CytoBridge Deep Dive: A Comprehensive Tutorial¶

Welcome to the detailed tutorial on using CytoBridge for single-cell spatiotemporal dynamical modeling. This guide is designed to provide an in-depth walkthrough of the entire process, from data preparation and preprocessing to PCA extraction and model training. Additionally, it offers practical insights into selecting the most suitable models and components based on specific biological questions and computational limitations.

1. Data Requirements¶

CytoBridge is designed for single-cell transcriptomic data (scRNA-seq/spatial transcriptomics) with temporal annotations. Below are the supported formats and critical requirements:

Supported Input Formats¶

Format	Use Case	Required Structure
AnnData (h5ad) (Recommended)	Standard scRNA-seq/spatial data (compatible with Scanpy/Seurat)	- `adata.X`: Gene expression matrix (cells × genes, raw counts/normalized values)- `adata.obs`: Metadata with a time column (e.g., `Time_point`, `Day`)- Optional: Cell type annotations
CSV	Lightweight datasets	- Rows = cells, Columns = gene counts + 1 time column (e.g., `samples`, `Time`)- No missing values in the time column

Critical Annotations¶

Time Key: A column in adata.obs (or CSV) that labels each cell with its experimental time point (e.g., categorical: Day0/Day2; numerical: 0/2.0).

This is mandatory for modeling temporal dynamics.
Raw Counts (Preferred): CytoBridge’s preprocessing pipeline is optimized for raw scRNA-seq counts (normalization/log1p steps are configurable).

2. Quick Start¶

Get up and running in 5 minutes with a minimal example (AnnData input):¶

import scanpy as sc
import CytoBridge as cb

# 1. Load data
adata = sc.read_h5ad("raw_scrna_data.h5ad")

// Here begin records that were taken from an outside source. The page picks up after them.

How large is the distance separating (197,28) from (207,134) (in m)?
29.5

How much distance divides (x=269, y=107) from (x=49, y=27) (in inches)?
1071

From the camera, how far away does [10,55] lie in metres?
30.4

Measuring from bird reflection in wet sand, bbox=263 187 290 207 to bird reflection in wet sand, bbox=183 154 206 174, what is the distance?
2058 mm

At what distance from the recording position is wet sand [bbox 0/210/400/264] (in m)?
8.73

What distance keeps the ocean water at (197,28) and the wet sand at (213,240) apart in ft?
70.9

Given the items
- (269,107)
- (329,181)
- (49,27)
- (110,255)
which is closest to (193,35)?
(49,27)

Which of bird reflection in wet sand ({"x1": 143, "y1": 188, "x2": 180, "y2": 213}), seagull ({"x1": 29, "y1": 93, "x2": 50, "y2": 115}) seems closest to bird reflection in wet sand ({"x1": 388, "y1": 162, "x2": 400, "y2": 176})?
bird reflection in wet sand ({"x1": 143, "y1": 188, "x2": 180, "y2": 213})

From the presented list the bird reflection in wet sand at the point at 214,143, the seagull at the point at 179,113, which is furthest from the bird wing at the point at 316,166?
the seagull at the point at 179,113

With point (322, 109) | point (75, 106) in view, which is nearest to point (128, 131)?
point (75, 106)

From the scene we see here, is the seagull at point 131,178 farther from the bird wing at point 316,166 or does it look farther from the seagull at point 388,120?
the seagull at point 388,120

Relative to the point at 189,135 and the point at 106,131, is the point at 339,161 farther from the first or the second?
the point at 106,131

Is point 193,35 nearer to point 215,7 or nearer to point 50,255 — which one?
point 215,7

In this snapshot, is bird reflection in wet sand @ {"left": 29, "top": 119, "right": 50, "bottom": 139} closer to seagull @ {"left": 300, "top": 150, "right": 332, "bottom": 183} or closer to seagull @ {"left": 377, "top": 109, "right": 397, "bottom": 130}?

# 2. Preprocess (normalize + HVG + PCA)
time_mapping = {"Day0": 0.0, "Day2": 2.0, "Day5": 5.0}  # Map time points to numbers
n_pc_adata = cb.pp.preprocess(
    adata=adata,
    time_key="Time_point",
    time_mapping=time_mapping,
    normalization=True,
    log1p=True,
    select_hvg=True,
    dim_reduction="pca",
    n_pcs=50
)

# 3. Train model (Velocity + Growth + Score)
cb.tl.fit(
    adata=n_pc_adata,
    config="ruot",          # Velocity + Growth + Score
    device="cuda",          # Use "cpu" if no GPU
)

# 4. Save results
n_pc_adata.write_h5ad("trained_model.h5ad")

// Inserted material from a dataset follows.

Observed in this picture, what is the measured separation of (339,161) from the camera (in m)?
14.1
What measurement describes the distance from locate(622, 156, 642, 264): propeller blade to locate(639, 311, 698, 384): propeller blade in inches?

3. Full Workflow Walkthrough¶

3.1 Preprocessing¶

Preprocessing reduces noise and extracts biologically meaningful features for dynamical modeling. The cb.pp.preprocess function encapsulates a standardized workflow—tune parameters based on your data type.

Key Preprocessing Steps & Parameters¶

Step	Purpose	Parameter	When to Use
Normalization	Scale counts to fix sequencing depth differences	`normalization=True`	Enable for raw counts; disable for pre-normalized data
Log1p Transformation	Stabilize variance in gene expression	`log1p=True`	Enable for raw counts; disable for already log-transformed data
HVG Selection	Focus on biologically variable genes (reduce noise)	`select_hvg=Truen_top_genes=2000`	Enable for scRNA-seq; disable for sparse spatial transcriptomics
Time Mapping	Convert categorical time labels to numbers	`time_mapping={"Day0":0.0}`	Always define explicitly (avoids arbitrary time ordering)

Full Preprocessing Code¶

import scanpy as sc

import CytoBridge as cb

# Load data

adata = sc.read_h5ad("raw_scrna_data.h5ad")

# Define time mapping (critical for temporal dynamics)

time_mapping = {"Day0": 0.0, "Day2": 2.0, "Day5": 5.0}

# Run preprocessing

n_pc_adata = cb.pp.preprocess(

   adata=adata,

   time_key="Time_point",          # Column with time labels

   time_mapping=time_mapping,      # Explicit time mapping (avoid auto-mapping)

   normalization=True,             # Raw counts → True; normalized → False

   log1p=True,                     # Raw counts → True; log-transformed → False

   select_hvg=True,                # scRNA-seq → True; spatial → False

   n_top_genes=2000,               # Adjust for data size (2000 for small datasets)

   dim_reduction="pca",            # Use PCA for modeling 
    
   n_pcs=50                        # 30-50 for scRNA-seq; 20-30 for spatial data

)

# Verify preprocessing output

print(f"Preprocessed PCA data shape: {n_pc_adata.shape}")  # (n_cells, n_pcs)

print(f"Latent space: {n_pc_adata.obsm['X_latent'].shape}")  # latent results stored here 
# when you choose dim_reduction="none",it will train original data. (latent) 
# when you choose dim_reduction="pca",it will train n_pc_adata.	(latent)	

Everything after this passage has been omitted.